Saturday, August 15, 2009
Ever since I saw Neill Blomkamp's short masterpiece, "Alive In Joburg," I became obsessed with him. I googled the shit out of everything that even remotely sounded like "Blomkamp" and when I found out he was doing the Halo movie, it was a bit like I imagine heroin must feel like. Or your first Krispy Kreme donut. Well we all know how that fell apart and Bloomkamp seemed to disappear off the planet. I was so bummed because I felt like we were missing out on a unique new voice who was totally going to change the way Hollywood made movies. Then the announcement came that he was turning "Alive In Joburg" into a feature film called "District 9" and it was a little bit like I imagine crack must feel like. Or your first animal style double-double. Because these days trailers tell us the entire movie and since this was so low on the summer radar, I knew the marketing team would be forced to show every great shot in the film, I avoided it all.

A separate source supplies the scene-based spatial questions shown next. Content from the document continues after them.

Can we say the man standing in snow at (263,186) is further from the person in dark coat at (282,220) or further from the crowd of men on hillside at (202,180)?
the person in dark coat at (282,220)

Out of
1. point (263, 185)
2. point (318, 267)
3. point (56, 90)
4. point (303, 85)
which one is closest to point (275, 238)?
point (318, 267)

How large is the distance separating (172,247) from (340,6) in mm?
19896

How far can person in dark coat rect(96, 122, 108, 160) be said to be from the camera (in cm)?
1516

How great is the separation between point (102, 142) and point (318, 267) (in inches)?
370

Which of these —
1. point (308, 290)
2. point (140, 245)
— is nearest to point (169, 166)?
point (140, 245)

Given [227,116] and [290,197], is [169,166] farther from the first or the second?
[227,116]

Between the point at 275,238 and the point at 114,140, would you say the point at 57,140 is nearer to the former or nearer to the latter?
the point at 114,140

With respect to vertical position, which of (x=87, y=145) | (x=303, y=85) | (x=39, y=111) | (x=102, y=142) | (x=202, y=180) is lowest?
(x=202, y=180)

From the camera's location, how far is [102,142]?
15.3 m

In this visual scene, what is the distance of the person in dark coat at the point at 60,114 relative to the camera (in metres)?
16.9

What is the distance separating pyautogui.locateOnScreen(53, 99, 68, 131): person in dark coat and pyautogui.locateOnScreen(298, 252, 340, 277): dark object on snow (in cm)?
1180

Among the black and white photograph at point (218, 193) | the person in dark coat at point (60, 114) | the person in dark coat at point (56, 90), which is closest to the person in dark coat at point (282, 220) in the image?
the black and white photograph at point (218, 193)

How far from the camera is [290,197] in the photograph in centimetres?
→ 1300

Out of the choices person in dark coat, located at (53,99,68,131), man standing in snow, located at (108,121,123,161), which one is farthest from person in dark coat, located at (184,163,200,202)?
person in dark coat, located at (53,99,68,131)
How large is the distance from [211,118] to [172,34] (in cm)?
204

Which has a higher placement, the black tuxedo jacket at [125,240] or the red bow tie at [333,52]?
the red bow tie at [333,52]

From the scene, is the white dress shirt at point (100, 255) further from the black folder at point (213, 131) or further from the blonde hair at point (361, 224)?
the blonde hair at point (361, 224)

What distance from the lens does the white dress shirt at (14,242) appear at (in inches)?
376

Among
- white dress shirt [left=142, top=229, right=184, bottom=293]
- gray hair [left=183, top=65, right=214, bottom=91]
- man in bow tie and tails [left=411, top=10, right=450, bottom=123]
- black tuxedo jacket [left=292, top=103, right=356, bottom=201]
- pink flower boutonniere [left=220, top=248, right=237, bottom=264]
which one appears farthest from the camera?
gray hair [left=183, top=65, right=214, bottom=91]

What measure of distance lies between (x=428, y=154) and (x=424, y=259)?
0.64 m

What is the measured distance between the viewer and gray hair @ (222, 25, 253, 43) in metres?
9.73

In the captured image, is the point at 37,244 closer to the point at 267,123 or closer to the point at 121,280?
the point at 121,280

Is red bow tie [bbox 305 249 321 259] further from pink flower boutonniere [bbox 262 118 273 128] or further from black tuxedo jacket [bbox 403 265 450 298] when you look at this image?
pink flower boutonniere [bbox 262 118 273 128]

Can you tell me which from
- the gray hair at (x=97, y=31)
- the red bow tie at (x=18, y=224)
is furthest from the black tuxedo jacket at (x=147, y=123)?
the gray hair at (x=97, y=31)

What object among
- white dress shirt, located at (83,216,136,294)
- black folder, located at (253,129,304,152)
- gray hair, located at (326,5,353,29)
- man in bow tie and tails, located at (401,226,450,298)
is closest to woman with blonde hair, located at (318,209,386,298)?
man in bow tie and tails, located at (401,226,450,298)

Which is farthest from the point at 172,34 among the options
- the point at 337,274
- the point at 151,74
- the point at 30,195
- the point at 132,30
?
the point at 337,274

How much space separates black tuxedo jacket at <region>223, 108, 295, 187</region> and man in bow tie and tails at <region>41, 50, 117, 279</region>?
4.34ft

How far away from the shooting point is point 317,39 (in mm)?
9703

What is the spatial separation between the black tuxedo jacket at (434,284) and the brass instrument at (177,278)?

And today, I went into District 9 knowing absolutely nothing about what I was going to see other than that giant ship in the sky and a lot of South Africans.
Even after all that hype, I still walked away amazed. We're looking at the next James Cameron here folks. Sci-fi like this has never been done before. Within two minutes I actually believed this was happening. That aliens had landed on our planet. -- I'm not even going to get into all the unique choices Blomkamp and co-writer Terri Tatchell made. I'd just like to highlight a clever screenwriting move of theirs and how it affected the entire movie. Without it, the movie wouldn't have been the same.
In the film, the very first shot we get of the aliens is in their ship, all huddled up, cowering away from the light, malnourished, sick, and terrified. It's 3 seconds of screentime and yet it sets the tone for how you'll perceive them for the entirety of the film. You feel sorry for them. In other words, you sympathize with these creatures. Without us sympathizing with the aliens, without us wanting their life to be better or wanting them to get back home, the movie doesn't work. So that single shot has a huge impact on us.
This can be applied to any character in any screenplay. Introduce them in a terrible situation and we'll want to root for them. Human nature is that we don't want bad things to happen to people who don't deserve it.
And oh yeah. If you're even remotely interested in sci-fi, go see this movie!